Abstract

Abstract Chinchorros, a fishermen culture, who lived about 7000 years ago in the coastal region of the Atacama Desert in the northern outpost of present-day Chile, practiced an intricate system of mummification of their dead. The drinking water in this region is rich with arsenic, and the mummies were found in these arsenic endemic areas. Well preserved mummy hair samples provided a unique opportunity to explore the ancient arsenic exposure of the Chinchorros by laser ablation inductively coupled plasma-mass spectrometry (LA-ICP-MS) using a single hair strand without any elaborate sample preparation. Forty-six hair samples from mummies found in five burial sites around the Atacama Desert, Chile, were used for this study.
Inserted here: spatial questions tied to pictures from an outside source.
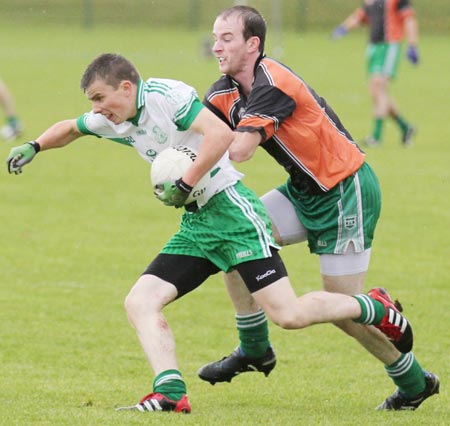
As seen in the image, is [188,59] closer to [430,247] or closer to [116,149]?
[116,149]

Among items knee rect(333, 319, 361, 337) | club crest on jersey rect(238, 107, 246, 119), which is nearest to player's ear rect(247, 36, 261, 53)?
club crest on jersey rect(238, 107, 246, 119)

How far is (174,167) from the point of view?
548 centimetres

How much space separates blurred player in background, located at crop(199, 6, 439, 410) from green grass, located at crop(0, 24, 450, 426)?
11.7 inches

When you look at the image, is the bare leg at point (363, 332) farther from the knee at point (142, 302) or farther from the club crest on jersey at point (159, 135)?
the club crest on jersey at point (159, 135)

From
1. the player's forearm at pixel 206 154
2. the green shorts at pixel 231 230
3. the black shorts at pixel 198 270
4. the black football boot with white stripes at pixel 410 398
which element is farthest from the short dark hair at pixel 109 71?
the black football boot with white stripes at pixel 410 398

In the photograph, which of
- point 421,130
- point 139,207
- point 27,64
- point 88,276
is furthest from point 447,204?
point 27,64

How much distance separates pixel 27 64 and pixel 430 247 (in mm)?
20887

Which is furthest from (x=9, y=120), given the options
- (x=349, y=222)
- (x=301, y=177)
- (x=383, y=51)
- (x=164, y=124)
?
(x=164, y=124)

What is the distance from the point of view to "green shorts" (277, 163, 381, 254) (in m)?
6.13

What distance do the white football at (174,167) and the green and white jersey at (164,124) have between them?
0.07m

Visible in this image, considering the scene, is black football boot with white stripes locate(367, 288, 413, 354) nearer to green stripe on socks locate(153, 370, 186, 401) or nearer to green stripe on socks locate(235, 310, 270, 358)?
green stripe on socks locate(235, 310, 270, 358)

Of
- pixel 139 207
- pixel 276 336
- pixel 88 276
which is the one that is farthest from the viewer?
pixel 139 207

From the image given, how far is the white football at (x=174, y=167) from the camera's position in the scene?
215 inches

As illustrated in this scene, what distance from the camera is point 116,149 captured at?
1680 cm
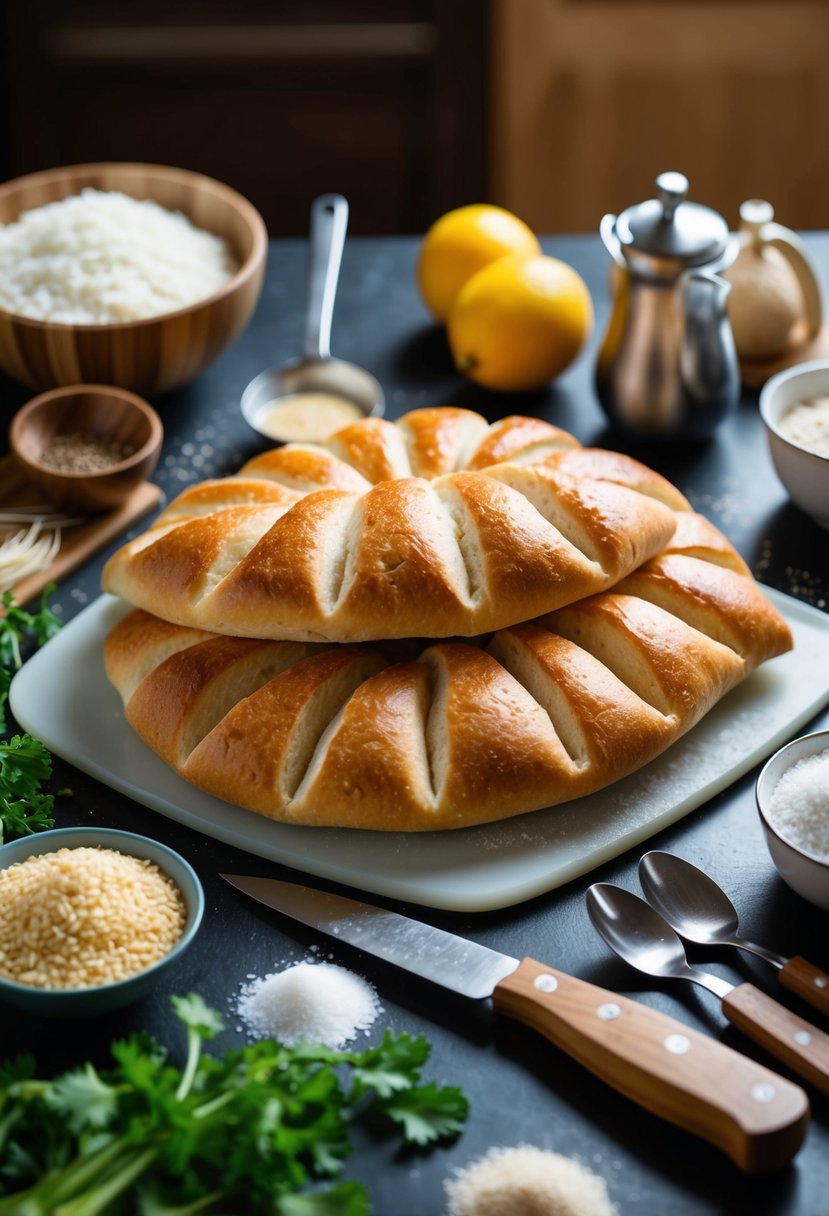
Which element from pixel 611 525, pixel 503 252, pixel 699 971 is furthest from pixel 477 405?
pixel 699 971

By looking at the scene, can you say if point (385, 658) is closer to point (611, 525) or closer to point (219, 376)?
point (611, 525)


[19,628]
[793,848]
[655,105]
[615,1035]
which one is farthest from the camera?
[655,105]

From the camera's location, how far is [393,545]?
5.18ft

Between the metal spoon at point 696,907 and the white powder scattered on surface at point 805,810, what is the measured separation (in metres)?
0.10

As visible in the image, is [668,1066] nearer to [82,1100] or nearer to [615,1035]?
[615,1035]

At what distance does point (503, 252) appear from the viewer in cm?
245

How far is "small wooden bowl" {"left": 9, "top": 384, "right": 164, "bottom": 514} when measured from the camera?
2047mm

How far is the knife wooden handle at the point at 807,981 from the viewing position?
128 cm

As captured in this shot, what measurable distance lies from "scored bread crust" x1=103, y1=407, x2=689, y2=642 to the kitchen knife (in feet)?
1.15

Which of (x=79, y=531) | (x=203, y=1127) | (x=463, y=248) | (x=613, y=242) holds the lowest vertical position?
(x=79, y=531)

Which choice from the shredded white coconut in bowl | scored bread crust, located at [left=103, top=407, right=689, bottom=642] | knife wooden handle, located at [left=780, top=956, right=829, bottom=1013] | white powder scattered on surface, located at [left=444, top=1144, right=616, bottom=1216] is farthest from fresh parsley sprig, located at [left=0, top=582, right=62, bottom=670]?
knife wooden handle, located at [left=780, top=956, right=829, bottom=1013]

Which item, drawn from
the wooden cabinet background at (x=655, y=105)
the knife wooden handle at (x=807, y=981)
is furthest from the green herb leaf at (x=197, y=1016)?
the wooden cabinet background at (x=655, y=105)

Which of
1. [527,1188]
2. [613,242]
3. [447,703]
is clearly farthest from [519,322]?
[527,1188]

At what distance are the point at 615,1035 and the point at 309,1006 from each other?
31cm
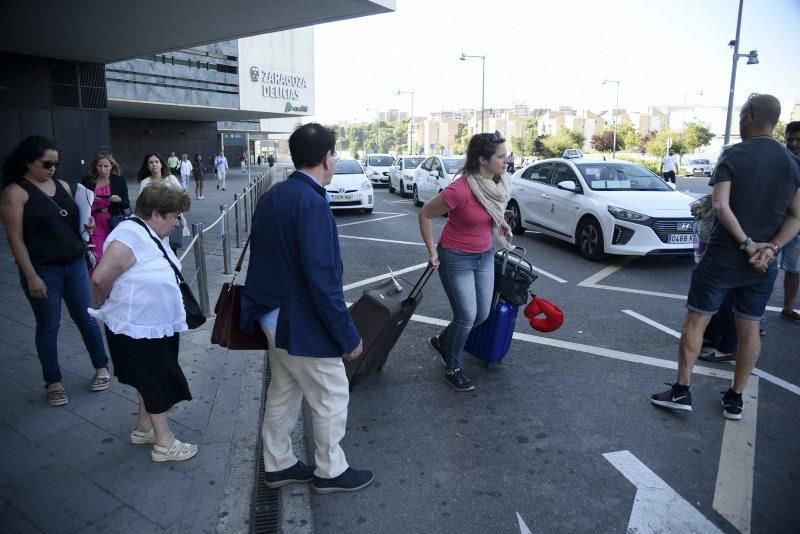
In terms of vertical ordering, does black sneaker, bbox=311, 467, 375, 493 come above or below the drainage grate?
above

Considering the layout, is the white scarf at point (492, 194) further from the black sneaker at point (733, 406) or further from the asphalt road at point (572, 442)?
the black sneaker at point (733, 406)

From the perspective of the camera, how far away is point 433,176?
15.2 m

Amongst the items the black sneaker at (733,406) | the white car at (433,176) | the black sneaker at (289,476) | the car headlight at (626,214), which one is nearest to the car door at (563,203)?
the car headlight at (626,214)

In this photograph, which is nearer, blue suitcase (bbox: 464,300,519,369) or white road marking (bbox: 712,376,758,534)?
white road marking (bbox: 712,376,758,534)

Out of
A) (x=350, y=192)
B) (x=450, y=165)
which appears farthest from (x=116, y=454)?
(x=450, y=165)

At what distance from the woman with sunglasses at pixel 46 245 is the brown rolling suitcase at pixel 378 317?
1.81 m

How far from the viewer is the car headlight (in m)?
7.86

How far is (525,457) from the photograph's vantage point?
3.21 metres

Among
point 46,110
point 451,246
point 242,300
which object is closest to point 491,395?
point 451,246

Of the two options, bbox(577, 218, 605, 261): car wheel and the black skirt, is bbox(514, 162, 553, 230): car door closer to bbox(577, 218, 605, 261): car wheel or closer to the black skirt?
bbox(577, 218, 605, 261): car wheel

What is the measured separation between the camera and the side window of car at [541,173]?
10.1 metres

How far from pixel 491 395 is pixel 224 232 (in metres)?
4.60

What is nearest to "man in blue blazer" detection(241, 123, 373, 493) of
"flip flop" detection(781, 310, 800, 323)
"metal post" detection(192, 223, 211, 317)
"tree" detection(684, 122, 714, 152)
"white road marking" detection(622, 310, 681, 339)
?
"metal post" detection(192, 223, 211, 317)

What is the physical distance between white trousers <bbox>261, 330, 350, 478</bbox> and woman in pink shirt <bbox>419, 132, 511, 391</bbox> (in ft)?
4.70
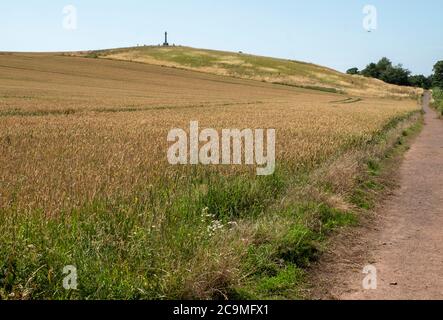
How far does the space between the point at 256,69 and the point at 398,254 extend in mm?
98762

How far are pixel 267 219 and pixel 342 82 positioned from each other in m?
100

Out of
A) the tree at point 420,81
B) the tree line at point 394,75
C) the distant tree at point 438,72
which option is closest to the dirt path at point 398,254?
the distant tree at point 438,72

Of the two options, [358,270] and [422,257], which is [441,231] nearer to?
[422,257]

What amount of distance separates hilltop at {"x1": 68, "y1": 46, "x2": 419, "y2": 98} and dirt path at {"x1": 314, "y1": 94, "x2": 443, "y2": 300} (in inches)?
3295

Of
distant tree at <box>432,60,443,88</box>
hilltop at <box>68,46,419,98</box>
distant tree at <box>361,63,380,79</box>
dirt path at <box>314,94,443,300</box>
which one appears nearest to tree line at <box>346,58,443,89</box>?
distant tree at <box>361,63,380,79</box>

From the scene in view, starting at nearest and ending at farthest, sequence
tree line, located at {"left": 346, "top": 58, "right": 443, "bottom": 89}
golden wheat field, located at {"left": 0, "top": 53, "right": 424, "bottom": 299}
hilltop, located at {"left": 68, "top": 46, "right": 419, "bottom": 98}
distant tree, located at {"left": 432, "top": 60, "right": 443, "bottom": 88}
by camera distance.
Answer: golden wheat field, located at {"left": 0, "top": 53, "right": 424, "bottom": 299} < hilltop, located at {"left": 68, "top": 46, "right": 419, "bottom": 98} < distant tree, located at {"left": 432, "top": 60, "right": 443, "bottom": 88} < tree line, located at {"left": 346, "top": 58, "right": 443, "bottom": 89}

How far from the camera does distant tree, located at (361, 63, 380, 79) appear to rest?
547 feet

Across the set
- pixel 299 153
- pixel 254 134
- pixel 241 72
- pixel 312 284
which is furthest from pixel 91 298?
pixel 241 72

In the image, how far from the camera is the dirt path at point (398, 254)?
5.32m

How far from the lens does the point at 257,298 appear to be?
195 inches

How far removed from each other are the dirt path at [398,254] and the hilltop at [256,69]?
275ft

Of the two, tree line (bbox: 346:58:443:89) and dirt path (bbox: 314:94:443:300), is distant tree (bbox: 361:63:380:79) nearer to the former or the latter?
tree line (bbox: 346:58:443:89)

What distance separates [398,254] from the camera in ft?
21.5

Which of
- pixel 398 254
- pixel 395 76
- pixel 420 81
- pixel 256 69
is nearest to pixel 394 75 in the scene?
pixel 395 76
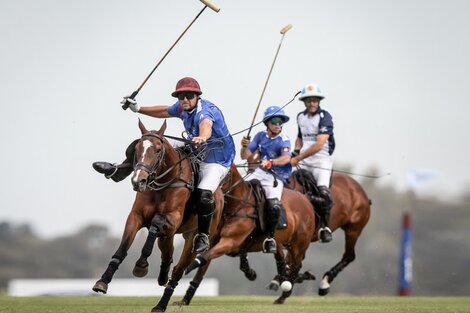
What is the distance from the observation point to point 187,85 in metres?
14.4

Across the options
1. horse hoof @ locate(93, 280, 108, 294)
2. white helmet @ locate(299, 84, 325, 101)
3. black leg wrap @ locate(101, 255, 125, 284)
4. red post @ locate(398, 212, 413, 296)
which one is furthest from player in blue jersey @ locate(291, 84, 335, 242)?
red post @ locate(398, 212, 413, 296)

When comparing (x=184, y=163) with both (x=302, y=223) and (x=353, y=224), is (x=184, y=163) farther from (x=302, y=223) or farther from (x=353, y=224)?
(x=353, y=224)

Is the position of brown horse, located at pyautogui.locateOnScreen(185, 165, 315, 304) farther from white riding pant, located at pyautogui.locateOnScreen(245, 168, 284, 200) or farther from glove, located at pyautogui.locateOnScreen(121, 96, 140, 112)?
glove, located at pyautogui.locateOnScreen(121, 96, 140, 112)

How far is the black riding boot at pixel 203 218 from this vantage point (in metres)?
14.4

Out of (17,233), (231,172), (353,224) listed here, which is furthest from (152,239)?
(17,233)

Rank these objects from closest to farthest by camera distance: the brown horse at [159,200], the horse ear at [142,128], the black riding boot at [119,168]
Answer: the brown horse at [159,200] < the horse ear at [142,128] < the black riding boot at [119,168]

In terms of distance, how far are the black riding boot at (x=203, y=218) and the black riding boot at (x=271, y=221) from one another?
7.43 ft

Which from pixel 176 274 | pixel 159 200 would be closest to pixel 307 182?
pixel 176 274

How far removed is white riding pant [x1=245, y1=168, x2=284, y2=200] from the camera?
673 inches

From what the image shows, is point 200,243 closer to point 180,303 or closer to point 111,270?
point 180,303

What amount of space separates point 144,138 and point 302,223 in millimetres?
4774

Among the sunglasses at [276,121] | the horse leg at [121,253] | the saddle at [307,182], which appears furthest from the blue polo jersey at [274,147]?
the horse leg at [121,253]

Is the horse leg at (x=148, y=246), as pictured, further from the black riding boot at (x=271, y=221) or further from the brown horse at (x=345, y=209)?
the brown horse at (x=345, y=209)

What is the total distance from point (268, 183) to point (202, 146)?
2.66 m
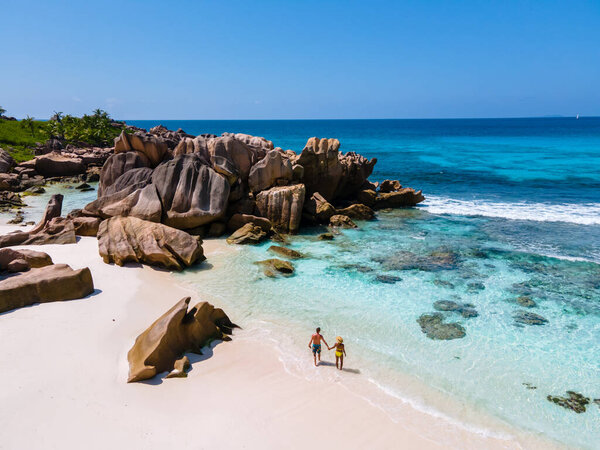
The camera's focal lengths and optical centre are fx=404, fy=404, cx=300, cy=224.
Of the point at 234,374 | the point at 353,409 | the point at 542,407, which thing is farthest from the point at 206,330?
the point at 542,407

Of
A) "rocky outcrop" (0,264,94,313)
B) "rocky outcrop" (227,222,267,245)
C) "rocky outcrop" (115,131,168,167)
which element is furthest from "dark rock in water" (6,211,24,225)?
"rocky outcrop" (227,222,267,245)

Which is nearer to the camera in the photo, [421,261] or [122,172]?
[421,261]

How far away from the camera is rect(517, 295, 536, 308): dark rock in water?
56.9 ft

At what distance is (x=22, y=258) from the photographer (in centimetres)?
1675

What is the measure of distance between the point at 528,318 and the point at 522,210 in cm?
2192

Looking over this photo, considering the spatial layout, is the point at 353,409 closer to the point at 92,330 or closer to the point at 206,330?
the point at 206,330

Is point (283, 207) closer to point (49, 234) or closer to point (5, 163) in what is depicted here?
point (49, 234)

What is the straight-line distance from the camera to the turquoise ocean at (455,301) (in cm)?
1175

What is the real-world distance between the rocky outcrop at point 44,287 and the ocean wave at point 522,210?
27924mm

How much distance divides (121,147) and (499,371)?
25.7 metres

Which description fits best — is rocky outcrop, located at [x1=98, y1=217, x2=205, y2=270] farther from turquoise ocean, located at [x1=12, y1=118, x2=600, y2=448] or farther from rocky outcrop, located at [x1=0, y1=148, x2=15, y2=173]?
rocky outcrop, located at [x1=0, y1=148, x2=15, y2=173]

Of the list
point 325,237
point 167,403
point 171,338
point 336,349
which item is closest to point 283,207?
point 325,237

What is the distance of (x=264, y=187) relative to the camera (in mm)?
28609

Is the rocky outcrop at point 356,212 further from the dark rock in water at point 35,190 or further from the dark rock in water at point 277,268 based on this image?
the dark rock in water at point 35,190
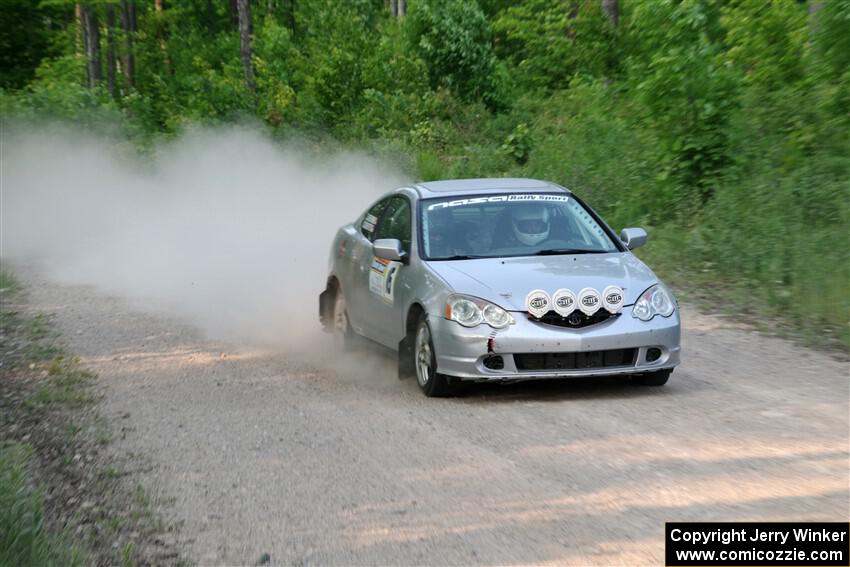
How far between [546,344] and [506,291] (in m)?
0.50

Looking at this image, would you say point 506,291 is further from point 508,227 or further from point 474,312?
point 508,227

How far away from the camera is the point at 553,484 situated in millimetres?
6078

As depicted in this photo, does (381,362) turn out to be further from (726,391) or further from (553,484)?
(553,484)

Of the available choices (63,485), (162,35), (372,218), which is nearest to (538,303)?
(372,218)

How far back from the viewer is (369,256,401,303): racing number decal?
9.36 m

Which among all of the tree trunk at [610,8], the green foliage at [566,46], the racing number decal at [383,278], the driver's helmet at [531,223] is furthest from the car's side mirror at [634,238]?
the tree trunk at [610,8]

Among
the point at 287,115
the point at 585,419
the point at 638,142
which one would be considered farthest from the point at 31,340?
the point at 287,115

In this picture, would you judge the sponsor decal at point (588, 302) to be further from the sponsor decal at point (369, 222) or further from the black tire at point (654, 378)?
the sponsor decal at point (369, 222)

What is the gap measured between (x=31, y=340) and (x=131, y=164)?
21.5m

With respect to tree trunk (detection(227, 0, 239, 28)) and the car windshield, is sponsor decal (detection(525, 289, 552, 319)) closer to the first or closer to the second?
the car windshield

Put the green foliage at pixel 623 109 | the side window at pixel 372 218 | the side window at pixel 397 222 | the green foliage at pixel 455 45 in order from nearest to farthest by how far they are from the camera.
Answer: the side window at pixel 397 222
the side window at pixel 372 218
the green foliage at pixel 623 109
the green foliage at pixel 455 45

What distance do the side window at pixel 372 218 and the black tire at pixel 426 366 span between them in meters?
1.96

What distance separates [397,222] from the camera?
32.7ft

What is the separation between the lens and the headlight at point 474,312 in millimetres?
8109
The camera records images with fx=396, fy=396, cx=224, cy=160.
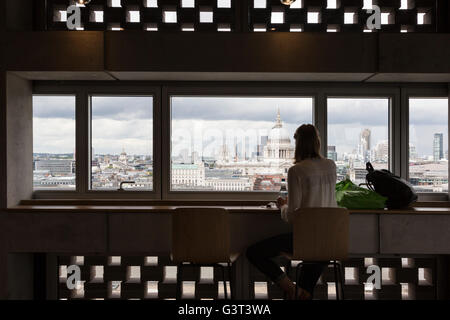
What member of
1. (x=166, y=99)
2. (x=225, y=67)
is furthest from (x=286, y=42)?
(x=166, y=99)

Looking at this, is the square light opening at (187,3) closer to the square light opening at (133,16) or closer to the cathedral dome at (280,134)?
the square light opening at (133,16)

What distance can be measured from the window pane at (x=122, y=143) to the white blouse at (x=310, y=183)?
1.95m

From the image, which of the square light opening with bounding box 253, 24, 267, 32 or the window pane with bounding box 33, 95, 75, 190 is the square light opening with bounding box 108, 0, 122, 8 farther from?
the square light opening with bounding box 253, 24, 267, 32

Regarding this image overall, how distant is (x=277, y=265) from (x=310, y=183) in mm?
730

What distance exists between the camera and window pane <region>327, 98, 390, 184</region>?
14.3 feet

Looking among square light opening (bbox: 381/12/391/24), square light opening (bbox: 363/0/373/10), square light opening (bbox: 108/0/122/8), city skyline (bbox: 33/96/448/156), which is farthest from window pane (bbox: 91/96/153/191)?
square light opening (bbox: 381/12/391/24)

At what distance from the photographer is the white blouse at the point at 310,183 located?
2.83 metres

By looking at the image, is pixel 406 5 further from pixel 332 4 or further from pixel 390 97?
pixel 390 97

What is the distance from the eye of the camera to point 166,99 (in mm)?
4289

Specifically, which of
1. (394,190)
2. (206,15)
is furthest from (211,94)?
(394,190)

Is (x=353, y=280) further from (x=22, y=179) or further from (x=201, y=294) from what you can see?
(x=22, y=179)

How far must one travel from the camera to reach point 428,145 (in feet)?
14.3

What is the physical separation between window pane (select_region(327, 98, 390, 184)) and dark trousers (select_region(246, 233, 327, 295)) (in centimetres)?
161

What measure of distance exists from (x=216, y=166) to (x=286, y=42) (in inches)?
58.9
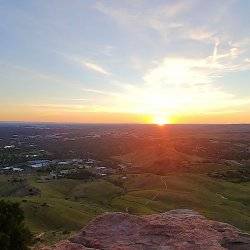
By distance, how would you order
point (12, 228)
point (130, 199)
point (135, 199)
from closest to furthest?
point (12, 228), point (135, 199), point (130, 199)

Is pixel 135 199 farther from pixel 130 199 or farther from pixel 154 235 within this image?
pixel 154 235

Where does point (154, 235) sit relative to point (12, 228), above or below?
below

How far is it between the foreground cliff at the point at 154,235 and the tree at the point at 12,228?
6.22ft

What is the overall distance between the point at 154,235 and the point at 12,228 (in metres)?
8.54

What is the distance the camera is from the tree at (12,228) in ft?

After cleaning, hair strands were placed on mounting tape and ablated using a Nd–YAG UV laser coupled to ICP-MS. A suite of contemporary human hair from the same region with known arsenic concentrations was used for calibration of LA-ICP-MS. Satisfactory linear calibration functions were obtained for arsenic in hair. The method detection limit was 0.8 µg/g and the sample throughput for this method is ∼ 10 samples per hour. It appears that mummies from the Morro (Arica), Iquique and Camarones had the elevated concentration of arsenic in hair (AsH > 10 µg/g) in this sub-set of samples, where Morro had the broad distribution of As concentrations.